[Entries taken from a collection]
------------------------------------------------

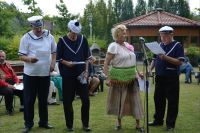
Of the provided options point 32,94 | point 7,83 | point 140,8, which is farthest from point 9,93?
point 140,8

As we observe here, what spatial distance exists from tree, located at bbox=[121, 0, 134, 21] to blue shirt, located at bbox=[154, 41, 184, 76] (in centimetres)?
4638

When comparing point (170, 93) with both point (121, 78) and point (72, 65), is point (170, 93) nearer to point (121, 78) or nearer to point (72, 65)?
point (121, 78)

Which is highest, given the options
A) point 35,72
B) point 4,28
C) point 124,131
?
point 4,28

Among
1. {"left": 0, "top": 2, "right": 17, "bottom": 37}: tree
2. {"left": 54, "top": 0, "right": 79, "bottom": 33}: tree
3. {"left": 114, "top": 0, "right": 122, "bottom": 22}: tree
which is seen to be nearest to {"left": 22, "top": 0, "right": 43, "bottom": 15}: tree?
{"left": 0, "top": 2, "right": 17, "bottom": 37}: tree

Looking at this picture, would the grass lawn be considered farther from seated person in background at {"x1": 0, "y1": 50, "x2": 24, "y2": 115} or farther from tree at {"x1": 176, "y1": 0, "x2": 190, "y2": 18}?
tree at {"x1": 176, "y1": 0, "x2": 190, "y2": 18}

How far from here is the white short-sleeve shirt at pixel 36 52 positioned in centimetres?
706

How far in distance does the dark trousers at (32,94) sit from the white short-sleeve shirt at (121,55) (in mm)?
1251

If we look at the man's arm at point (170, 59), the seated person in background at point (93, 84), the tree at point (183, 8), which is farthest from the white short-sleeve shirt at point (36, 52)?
the tree at point (183, 8)

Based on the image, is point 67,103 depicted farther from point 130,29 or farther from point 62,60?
point 130,29

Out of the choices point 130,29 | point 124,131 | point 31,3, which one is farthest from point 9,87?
point 130,29

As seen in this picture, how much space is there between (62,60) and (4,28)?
28.8 metres

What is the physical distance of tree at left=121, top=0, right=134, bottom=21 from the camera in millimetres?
54281

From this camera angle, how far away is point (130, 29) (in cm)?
3662

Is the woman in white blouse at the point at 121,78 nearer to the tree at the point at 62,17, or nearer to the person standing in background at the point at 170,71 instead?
the person standing in background at the point at 170,71
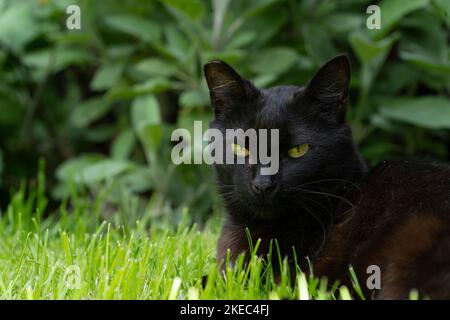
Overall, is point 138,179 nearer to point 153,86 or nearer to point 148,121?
point 148,121

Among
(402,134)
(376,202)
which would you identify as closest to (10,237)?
(376,202)

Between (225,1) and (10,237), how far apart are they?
4.52 feet

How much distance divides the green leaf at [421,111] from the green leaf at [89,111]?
133 centimetres

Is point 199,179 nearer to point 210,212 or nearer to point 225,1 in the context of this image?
point 210,212

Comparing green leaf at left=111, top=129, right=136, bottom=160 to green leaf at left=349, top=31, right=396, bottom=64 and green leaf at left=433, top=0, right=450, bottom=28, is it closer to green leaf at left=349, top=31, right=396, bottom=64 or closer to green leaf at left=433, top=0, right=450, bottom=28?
green leaf at left=349, top=31, right=396, bottom=64

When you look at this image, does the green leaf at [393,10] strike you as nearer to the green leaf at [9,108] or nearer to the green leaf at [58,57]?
the green leaf at [58,57]

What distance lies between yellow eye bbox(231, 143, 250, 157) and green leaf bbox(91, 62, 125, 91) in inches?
57.4

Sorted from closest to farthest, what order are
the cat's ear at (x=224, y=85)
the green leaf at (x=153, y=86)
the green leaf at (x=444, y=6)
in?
the cat's ear at (x=224, y=85)
the green leaf at (x=444, y=6)
the green leaf at (x=153, y=86)

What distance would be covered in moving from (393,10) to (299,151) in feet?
3.98

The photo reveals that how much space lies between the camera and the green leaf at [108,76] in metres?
3.18

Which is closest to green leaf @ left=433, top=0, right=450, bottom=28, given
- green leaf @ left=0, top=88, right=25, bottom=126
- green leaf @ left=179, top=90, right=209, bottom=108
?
green leaf @ left=179, top=90, right=209, bottom=108

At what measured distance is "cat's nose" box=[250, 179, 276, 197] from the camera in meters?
1.74

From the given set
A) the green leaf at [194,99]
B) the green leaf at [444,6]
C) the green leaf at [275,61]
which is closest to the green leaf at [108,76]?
the green leaf at [194,99]
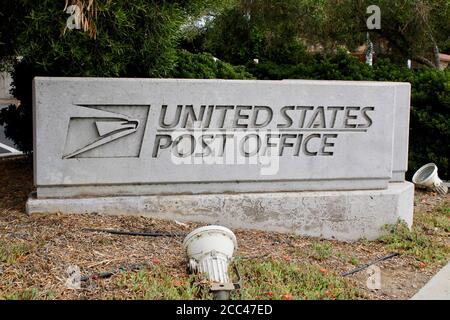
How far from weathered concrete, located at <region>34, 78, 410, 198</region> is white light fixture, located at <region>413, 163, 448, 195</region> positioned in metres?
2.38

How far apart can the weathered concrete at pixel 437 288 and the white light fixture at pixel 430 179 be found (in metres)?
3.37

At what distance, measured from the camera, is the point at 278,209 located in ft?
19.5

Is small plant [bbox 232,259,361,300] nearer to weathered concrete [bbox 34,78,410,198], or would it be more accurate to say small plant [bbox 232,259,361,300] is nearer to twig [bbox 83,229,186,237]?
twig [bbox 83,229,186,237]

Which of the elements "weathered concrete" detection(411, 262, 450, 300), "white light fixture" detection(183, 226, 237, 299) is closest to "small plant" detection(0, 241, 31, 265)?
"white light fixture" detection(183, 226, 237, 299)

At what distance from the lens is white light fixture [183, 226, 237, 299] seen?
421 cm

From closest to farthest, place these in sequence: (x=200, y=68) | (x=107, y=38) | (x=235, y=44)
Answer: (x=107, y=38) → (x=200, y=68) → (x=235, y=44)

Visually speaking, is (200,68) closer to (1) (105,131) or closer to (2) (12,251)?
(1) (105,131)

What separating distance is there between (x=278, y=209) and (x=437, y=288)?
1.71 m

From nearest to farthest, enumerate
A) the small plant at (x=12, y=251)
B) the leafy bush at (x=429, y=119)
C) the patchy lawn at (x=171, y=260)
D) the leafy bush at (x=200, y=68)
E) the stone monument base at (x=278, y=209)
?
the patchy lawn at (x=171, y=260) → the small plant at (x=12, y=251) → the stone monument base at (x=278, y=209) → the leafy bush at (x=200, y=68) → the leafy bush at (x=429, y=119)

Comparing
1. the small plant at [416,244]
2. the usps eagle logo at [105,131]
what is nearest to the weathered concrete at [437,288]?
the small plant at [416,244]

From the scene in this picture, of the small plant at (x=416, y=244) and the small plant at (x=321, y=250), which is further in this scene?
the small plant at (x=416, y=244)

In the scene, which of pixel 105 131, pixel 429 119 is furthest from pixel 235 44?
pixel 105 131

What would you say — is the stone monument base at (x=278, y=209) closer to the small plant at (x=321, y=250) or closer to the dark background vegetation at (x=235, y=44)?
the small plant at (x=321, y=250)

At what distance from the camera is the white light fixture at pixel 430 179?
27.7ft
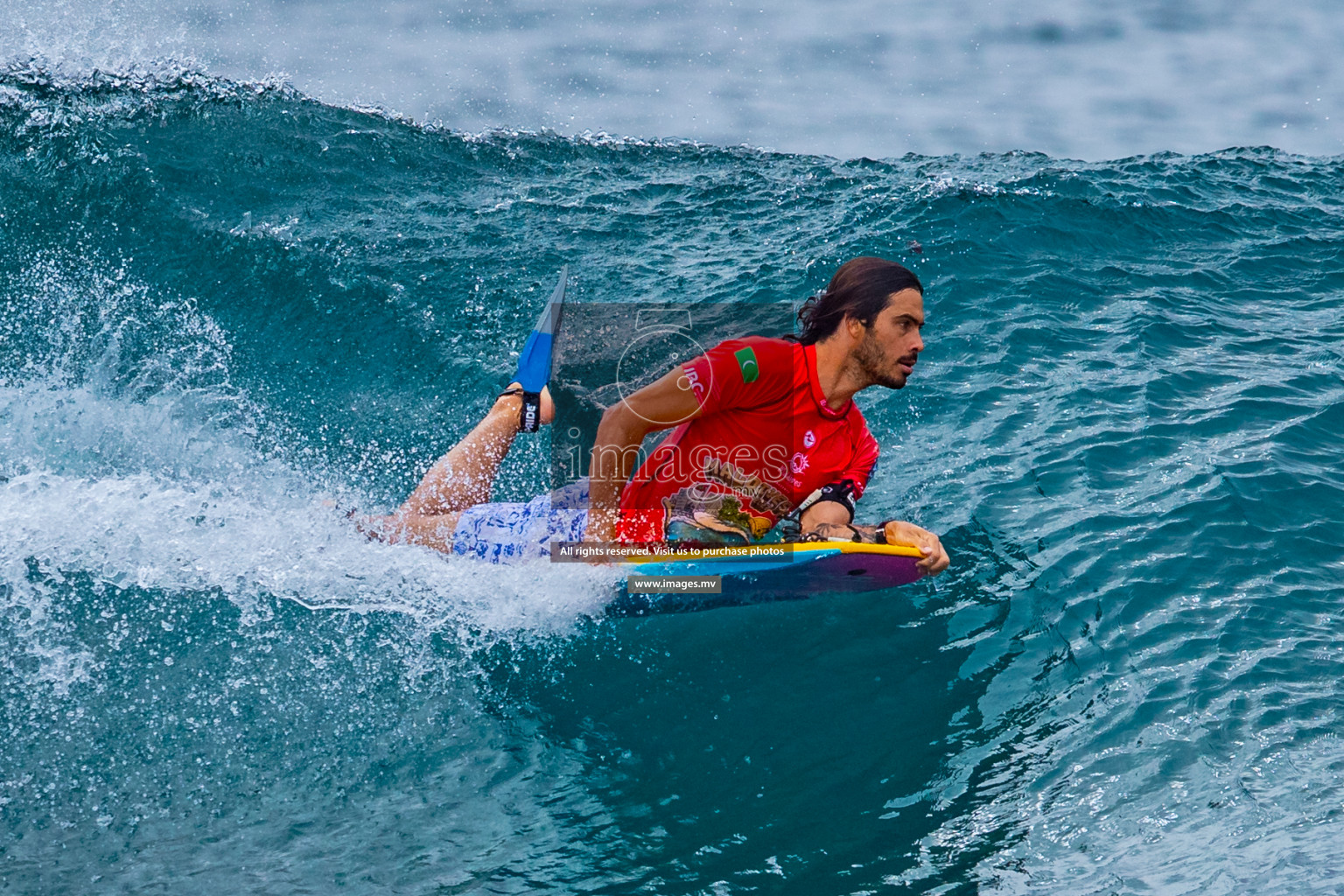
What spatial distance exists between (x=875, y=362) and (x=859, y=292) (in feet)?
0.98

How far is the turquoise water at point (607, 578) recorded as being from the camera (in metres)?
4.44

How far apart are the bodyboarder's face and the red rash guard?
230 mm

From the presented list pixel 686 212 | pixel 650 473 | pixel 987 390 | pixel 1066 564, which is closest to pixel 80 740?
pixel 650 473

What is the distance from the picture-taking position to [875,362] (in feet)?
15.4

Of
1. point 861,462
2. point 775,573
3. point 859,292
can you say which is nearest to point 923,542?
point 861,462

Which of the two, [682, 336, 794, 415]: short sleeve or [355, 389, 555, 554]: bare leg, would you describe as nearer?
[682, 336, 794, 415]: short sleeve

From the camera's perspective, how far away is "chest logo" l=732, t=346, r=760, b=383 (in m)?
4.61

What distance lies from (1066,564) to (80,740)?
482cm

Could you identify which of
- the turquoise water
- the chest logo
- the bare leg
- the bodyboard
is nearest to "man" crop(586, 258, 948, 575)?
the chest logo

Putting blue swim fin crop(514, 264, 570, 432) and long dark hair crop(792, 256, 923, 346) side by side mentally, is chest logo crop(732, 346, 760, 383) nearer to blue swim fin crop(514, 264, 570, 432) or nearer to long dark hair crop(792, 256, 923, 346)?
long dark hair crop(792, 256, 923, 346)

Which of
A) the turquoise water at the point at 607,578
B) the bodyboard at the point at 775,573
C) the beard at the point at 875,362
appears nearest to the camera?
the turquoise water at the point at 607,578

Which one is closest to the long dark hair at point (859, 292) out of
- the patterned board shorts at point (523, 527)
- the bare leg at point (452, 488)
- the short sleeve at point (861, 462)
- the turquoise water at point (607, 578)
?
the short sleeve at point (861, 462)

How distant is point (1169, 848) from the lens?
169 inches

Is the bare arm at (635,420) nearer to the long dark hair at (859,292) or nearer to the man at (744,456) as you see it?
the man at (744,456)
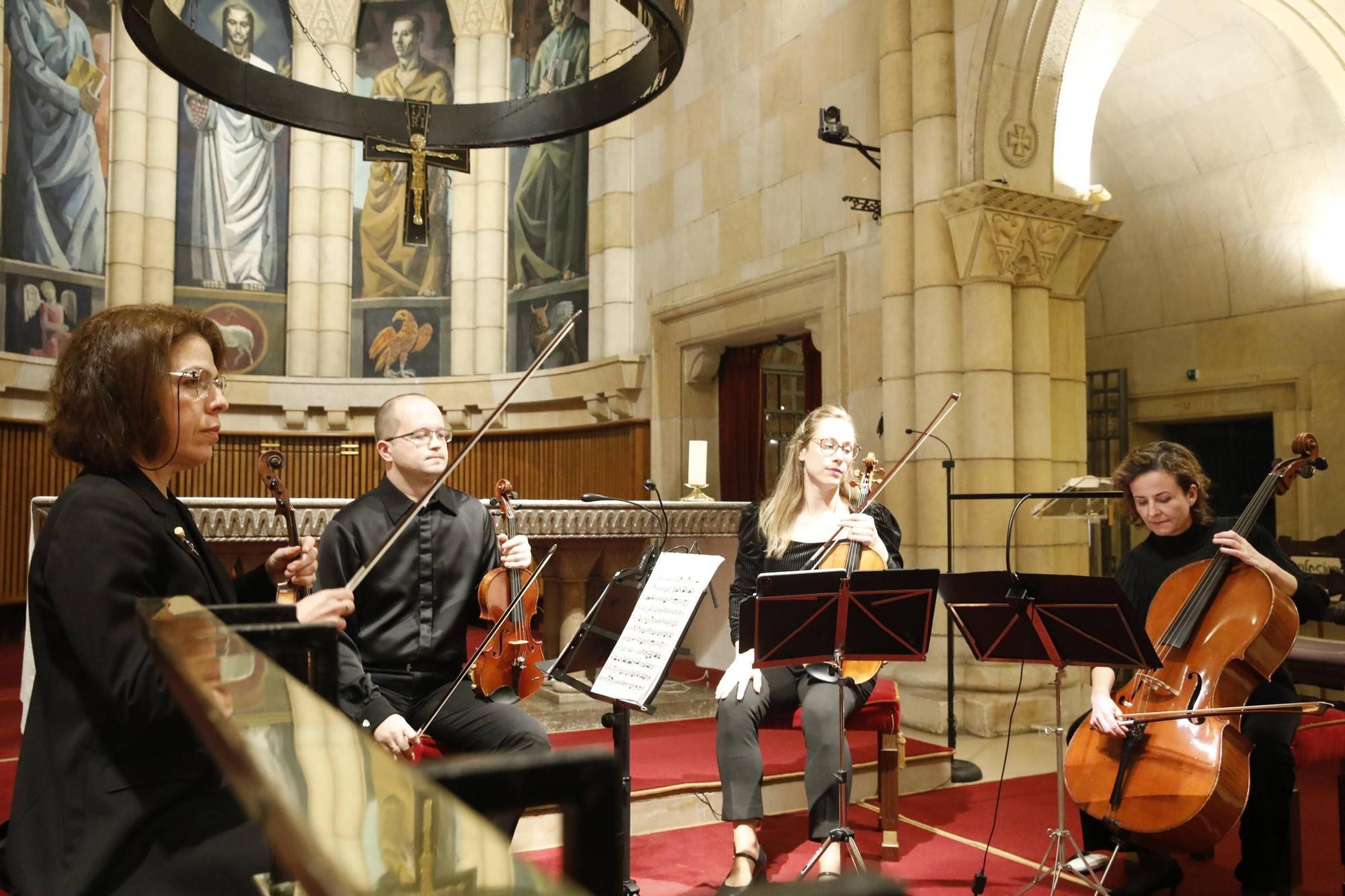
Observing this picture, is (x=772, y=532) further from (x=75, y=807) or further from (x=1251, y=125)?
(x=1251, y=125)

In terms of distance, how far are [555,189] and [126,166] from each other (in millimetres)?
4266

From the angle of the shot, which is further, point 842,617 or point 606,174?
point 606,174

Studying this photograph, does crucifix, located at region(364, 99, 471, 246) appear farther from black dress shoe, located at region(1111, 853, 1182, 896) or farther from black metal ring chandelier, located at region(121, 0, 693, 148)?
black dress shoe, located at region(1111, 853, 1182, 896)

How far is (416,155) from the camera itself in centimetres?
522

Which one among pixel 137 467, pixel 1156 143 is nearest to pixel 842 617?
pixel 137 467

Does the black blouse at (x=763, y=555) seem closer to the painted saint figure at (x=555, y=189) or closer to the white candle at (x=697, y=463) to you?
the white candle at (x=697, y=463)

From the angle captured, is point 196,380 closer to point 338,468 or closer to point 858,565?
point 858,565

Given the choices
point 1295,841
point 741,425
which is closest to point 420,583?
point 1295,841

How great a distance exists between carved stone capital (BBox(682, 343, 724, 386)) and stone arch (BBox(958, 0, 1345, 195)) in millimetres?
3039

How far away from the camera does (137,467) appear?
170cm

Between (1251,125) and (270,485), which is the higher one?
(1251,125)

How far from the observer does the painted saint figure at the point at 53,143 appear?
31.7 ft

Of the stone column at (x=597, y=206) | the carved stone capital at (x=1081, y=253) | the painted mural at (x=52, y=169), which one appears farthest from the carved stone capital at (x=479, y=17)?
the carved stone capital at (x=1081, y=253)

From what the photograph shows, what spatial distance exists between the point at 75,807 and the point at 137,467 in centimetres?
53
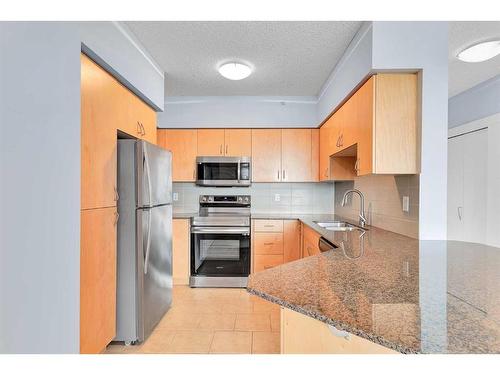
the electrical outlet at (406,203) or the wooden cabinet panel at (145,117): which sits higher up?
the wooden cabinet panel at (145,117)

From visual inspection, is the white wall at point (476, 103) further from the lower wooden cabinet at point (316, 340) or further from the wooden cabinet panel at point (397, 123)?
the lower wooden cabinet at point (316, 340)

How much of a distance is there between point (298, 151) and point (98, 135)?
2494 millimetres

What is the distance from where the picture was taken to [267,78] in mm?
3016

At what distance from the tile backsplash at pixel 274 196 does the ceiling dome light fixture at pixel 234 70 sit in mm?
1671

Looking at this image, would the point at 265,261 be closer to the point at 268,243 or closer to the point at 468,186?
the point at 268,243

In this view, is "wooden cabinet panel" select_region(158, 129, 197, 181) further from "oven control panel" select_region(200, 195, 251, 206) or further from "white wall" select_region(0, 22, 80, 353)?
"white wall" select_region(0, 22, 80, 353)

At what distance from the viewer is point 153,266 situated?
227 centimetres

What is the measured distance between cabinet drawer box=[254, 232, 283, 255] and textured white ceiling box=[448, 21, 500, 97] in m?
2.41

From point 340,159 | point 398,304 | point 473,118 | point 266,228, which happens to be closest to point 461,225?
point 473,118

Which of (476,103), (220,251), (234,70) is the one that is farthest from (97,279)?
(476,103)

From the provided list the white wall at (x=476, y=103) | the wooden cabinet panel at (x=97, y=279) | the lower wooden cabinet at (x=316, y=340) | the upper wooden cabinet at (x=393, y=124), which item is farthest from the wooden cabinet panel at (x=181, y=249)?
the white wall at (x=476, y=103)

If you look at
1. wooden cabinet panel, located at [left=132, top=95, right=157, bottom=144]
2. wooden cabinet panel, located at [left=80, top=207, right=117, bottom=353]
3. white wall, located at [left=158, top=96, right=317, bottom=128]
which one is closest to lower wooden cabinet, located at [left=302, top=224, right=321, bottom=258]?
white wall, located at [left=158, top=96, right=317, bottom=128]

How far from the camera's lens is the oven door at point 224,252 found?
11.2 ft

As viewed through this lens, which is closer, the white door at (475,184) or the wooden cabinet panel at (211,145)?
the white door at (475,184)
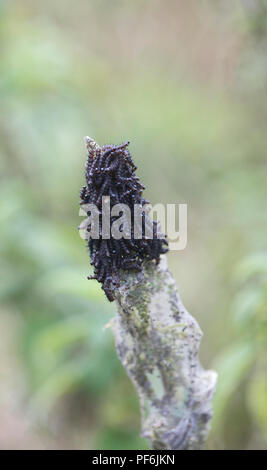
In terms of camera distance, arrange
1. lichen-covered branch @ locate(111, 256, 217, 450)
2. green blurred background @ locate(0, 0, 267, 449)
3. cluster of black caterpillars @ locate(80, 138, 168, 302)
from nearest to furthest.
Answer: cluster of black caterpillars @ locate(80, 138, 168, 302) < lichen-covered branch @ locate(111, 256, 217, 450) < green blurred background @ locate(0, 0, 267, 449)

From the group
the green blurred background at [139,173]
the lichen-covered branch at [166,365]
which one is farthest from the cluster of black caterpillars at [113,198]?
the green blurred background at [139,173]

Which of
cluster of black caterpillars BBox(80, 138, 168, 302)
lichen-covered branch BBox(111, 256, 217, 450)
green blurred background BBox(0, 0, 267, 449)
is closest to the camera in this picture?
cluster of black caterpillars BBox(80, 138, 168, 302)

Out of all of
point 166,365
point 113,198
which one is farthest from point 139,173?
point 113,198

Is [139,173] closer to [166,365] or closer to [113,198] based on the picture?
[166,365]

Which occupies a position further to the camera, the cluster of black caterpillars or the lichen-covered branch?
the lichen-covered branch

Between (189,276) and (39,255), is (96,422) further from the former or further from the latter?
(189,276)

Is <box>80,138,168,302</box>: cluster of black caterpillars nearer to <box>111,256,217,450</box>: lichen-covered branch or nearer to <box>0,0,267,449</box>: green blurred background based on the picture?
<box>111,256,217,450</box>: lichen-covered branch

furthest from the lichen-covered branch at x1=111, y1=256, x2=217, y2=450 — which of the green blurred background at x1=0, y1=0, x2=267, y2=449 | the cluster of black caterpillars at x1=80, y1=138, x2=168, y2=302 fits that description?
the green blurred background at x1=0, y1=0, x2=267, y2=449
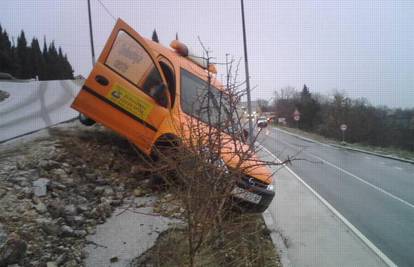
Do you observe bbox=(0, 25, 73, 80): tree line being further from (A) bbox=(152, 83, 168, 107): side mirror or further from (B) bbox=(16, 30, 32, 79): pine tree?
(A) bbox=(152, 83, 168, 107): side mirror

------------------------------------------------

◆ Goal
Everything from the line with "furthest from the" through the final line of the records above should be written out exactly, minus the pictures.

◆ Exercise answer
furthest from the lichen-covered branch at x1=111, y1=256, x2=217, y2=450 — which of the green blurred background at x1=0, y1=0, x2=267, y2=449 | the cluster of black caterpillars at x1=80, y1=138, x2=168, y2=302 fits that description?
the green blurred background at x1=0, y1=0, x2=267, y2=449
Do you observe bbox=(0, 25, 73, 80): tree line being further from (A) bbox=(152, 83, 168, 107): side mirror or further from (B) bbox=(16, 30, 32, 79): pine tree?
(A) bbox=(152, 83, 168, 107): side mirror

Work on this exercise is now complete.